Learning from yesterday's embarrassments
The D&D panic eventually became something most people were embarrassed to have participated in.
"Back then, I thought D&D would lead kids away from Christianity. Now my pastor's kid runs a campaign after Sunday school." — Former anti-D&D activist quoted in a 2016 gaming retrospective
"I testified at hearings trying to get that game banned. I never even read the rulebooks. I just heard things and got scared for my kids." — Parent interviewed in the 2019 documentary "Satanic Panic"
Former D&D opponents now sheepishly admit they never actually looked at the game materials or spoke with the players themselves. The question remains whether today's debates will follow a similar trajectory.
This isn’t new: A century of backlash
This is not a new phenomenon. Over a century ago, Magnus Hirschfeld, a pioneering German physician and sexologist, faced virulent backlash for his work advocating for homosexual and transgender rights. His Institute for Sexual Research in Berlin was one of the first to study and support trans people. In 1933, the Nazis raided the Institute, burned its extensive archives, and publicly vilified Hirschfeld. The moral panic then was about "degeneracy" corrupting Germany. Today, it’s about “grooming” or “ideological contagion.”

The language has changed, but the mechanisms remain familiar.

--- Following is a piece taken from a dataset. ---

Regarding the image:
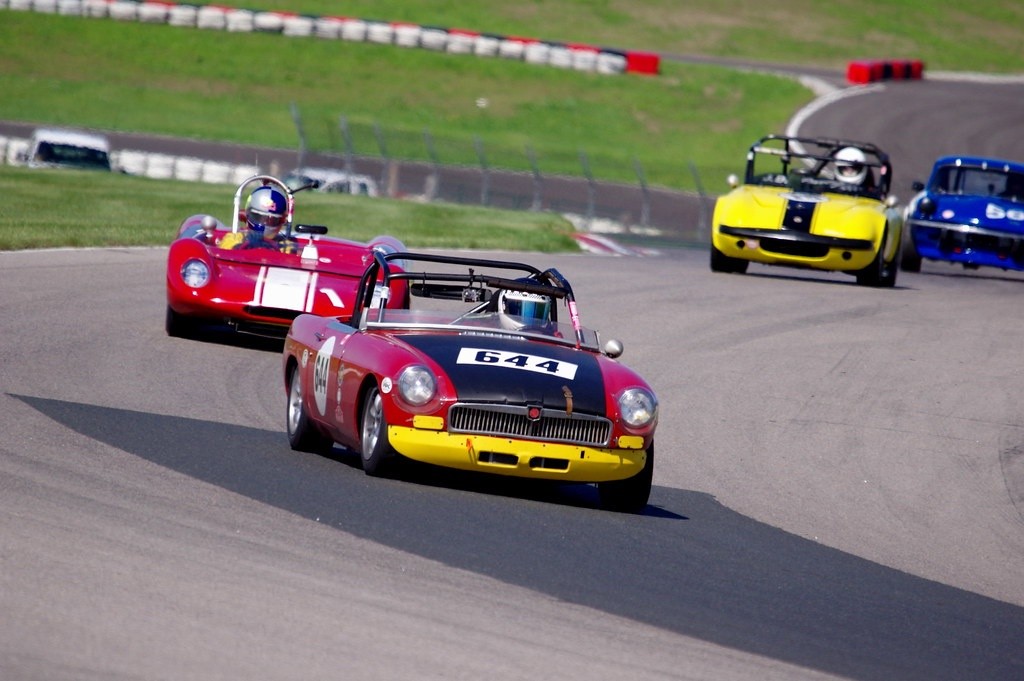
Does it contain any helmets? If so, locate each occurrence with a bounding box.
[498,277,553,332]
[244,186,287,240]
[832,146,868,185]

What these cultural moments really tell us
These cultural flashpoints reveal our collective anxieties about:
Changing social norms
Things we don't personally understand
Our children navigating a world different from the one we knew
Loss of cultural control
There's something almost comforting about moral panics. They offer simple villains for complex social changes. They provide the illusion that preventing one thing will somehow restore a simpler time that probably never existed anyway.
Finding common ground
Despite the heated rhetoric, I choose to believe that people across political divides share core values:
We want children to grow into healthy, authentic adults
We believe in protecting the vulnerable from harm
We value thoughtful, evidence-based approaches to complex issues
We recognise the dignity inherent in each person
The challenge is maintaining these principles when discussing topics that trigger our deepest anxieties about identity, faith, family, and the future.
Where do we go from here?
Perhaps the next time a cultural debate begins brewing, we might:
Ask who benefits from the outrage
Seek information directly from those being discussed, not just those discussing them
Consider whether the "threat" violates actual rights or just challenges our comfort
Remember our embarrassing track record of previous panics
Distinguish between legitimate policy questions and fear-based rhetoric
Insist on evidence over anecdote
The D&D kids of the 80s grew up just fine. Their character sheets didn't lead to moral decay—just as transgender people living authentic lives don't threaten society's foundations.
The real threat isn’t the thing we’re afraid of.
It’s how easily we abandon reason when fear comes knocking.
And looming even larger is how easily, and predictably, authoritarian regimes exploit moral panic for political power. We’re seeing this play out in real time. The Trump administration has stripped health protections from trans people, banned trans troops from the military, and laid the groundwork for further rollbacks of civil rights.
In every generation, the danger isn’t the monster. It’s our need to invent one. And the governments that are all too willing to weaponise that fear.